=== Data extract ===

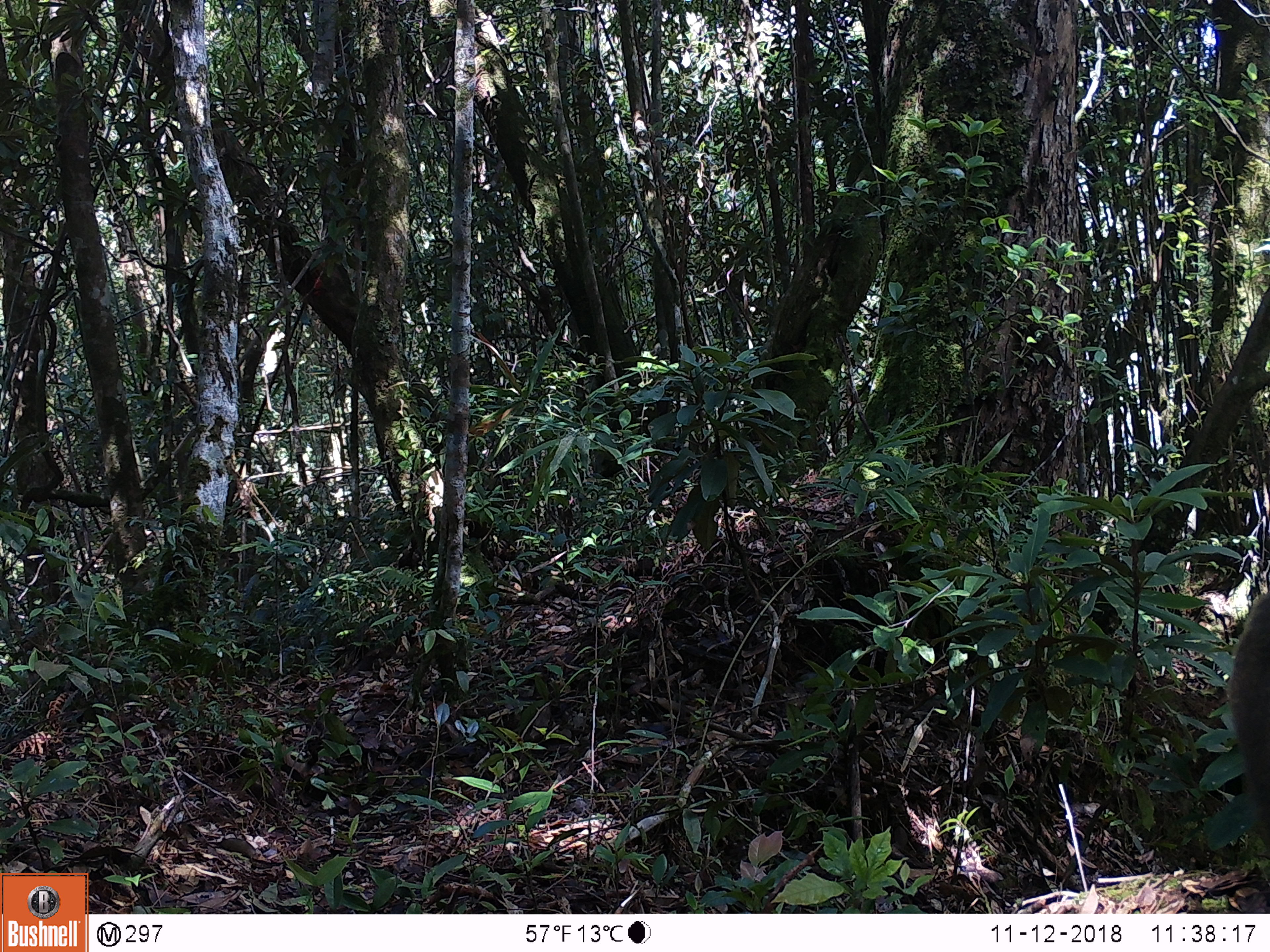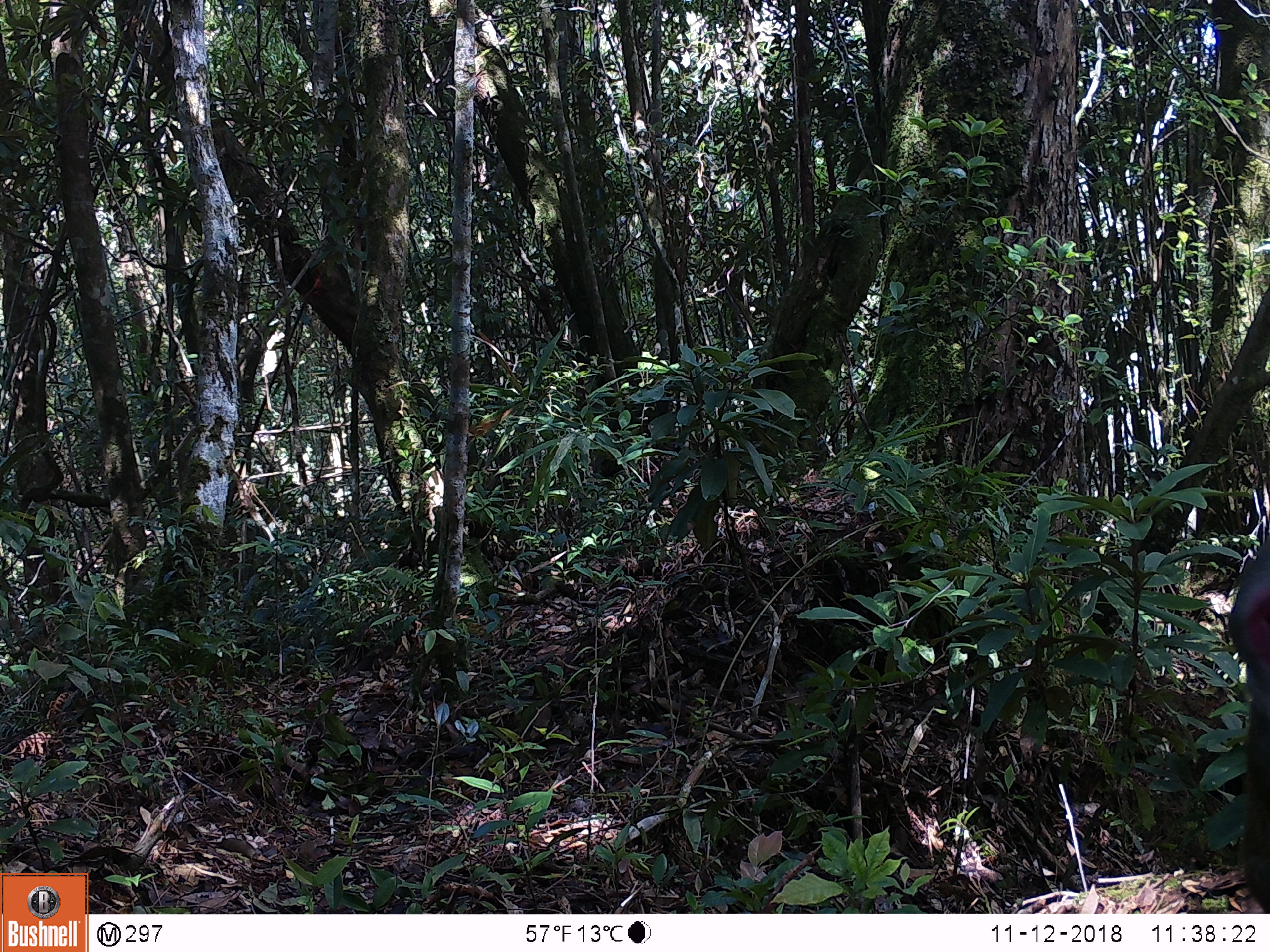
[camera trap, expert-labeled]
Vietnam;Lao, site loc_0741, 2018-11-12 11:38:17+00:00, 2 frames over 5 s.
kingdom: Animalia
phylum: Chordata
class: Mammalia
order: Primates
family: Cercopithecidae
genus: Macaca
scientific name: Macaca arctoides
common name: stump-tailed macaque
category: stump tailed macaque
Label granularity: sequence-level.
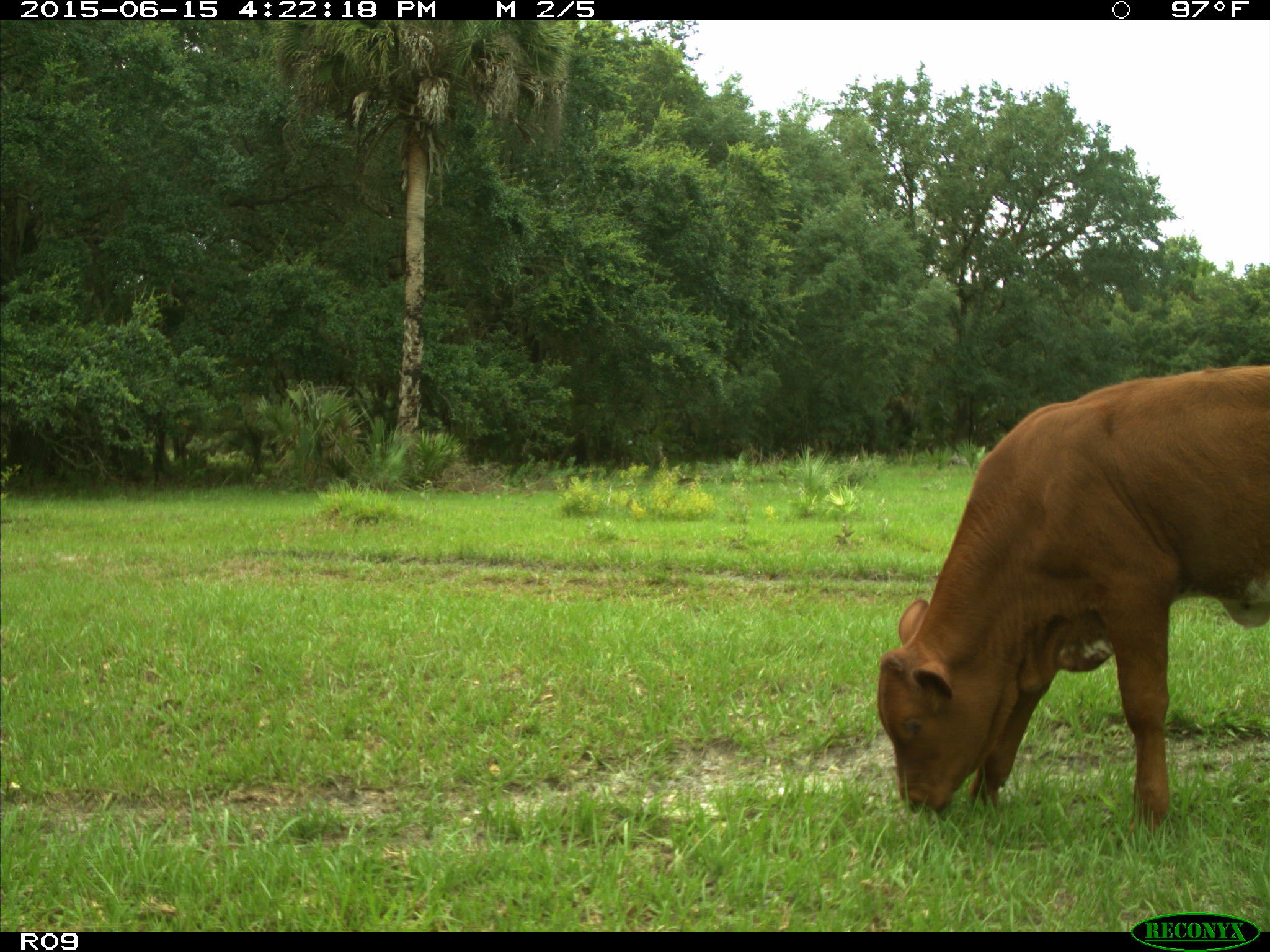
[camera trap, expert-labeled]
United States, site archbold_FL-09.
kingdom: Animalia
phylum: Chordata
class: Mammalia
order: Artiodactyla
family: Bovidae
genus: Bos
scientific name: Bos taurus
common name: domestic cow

===
=== Data extract ===

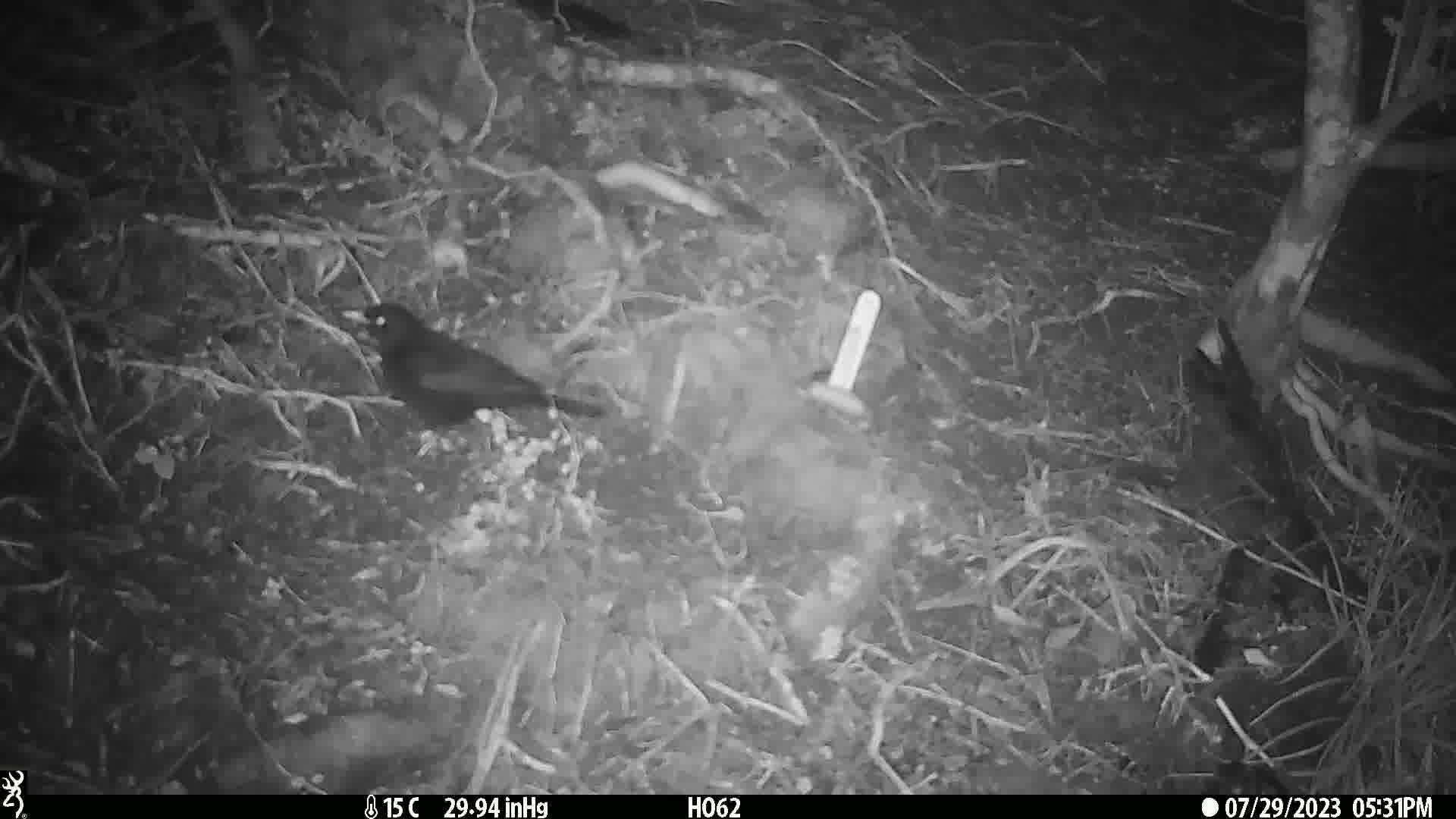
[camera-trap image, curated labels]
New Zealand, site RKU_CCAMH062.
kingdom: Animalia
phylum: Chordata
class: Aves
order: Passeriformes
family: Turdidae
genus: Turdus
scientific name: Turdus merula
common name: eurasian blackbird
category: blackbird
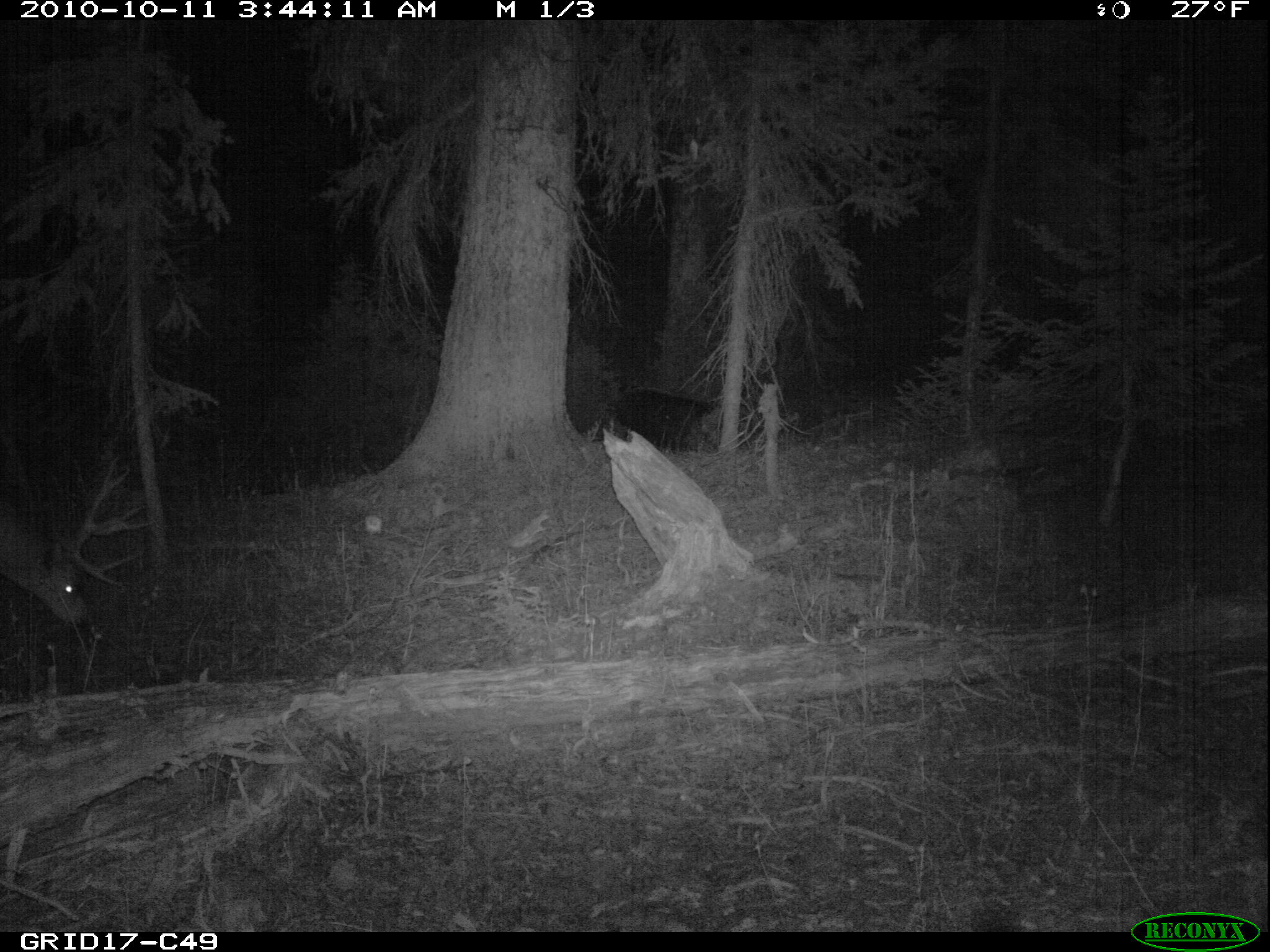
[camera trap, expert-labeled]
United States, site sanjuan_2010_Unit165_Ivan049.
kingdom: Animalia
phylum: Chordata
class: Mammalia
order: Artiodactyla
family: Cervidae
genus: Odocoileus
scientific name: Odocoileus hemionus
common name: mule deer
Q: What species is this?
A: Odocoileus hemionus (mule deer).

===

Try it - From the entries above, write out only the lines starting at the line that holds "family: Cervidae" and ending at the line that holds "A: Odocoileus hemionus (mule deer).", keeping both and matching them exactly.

Your solution -
family: Cervidae
genus: Odocoileus
scientific name: Odocoileus hemionus
common name: mule deer
Q: What species is this?
A: Odocoileus hemionus (mule deer).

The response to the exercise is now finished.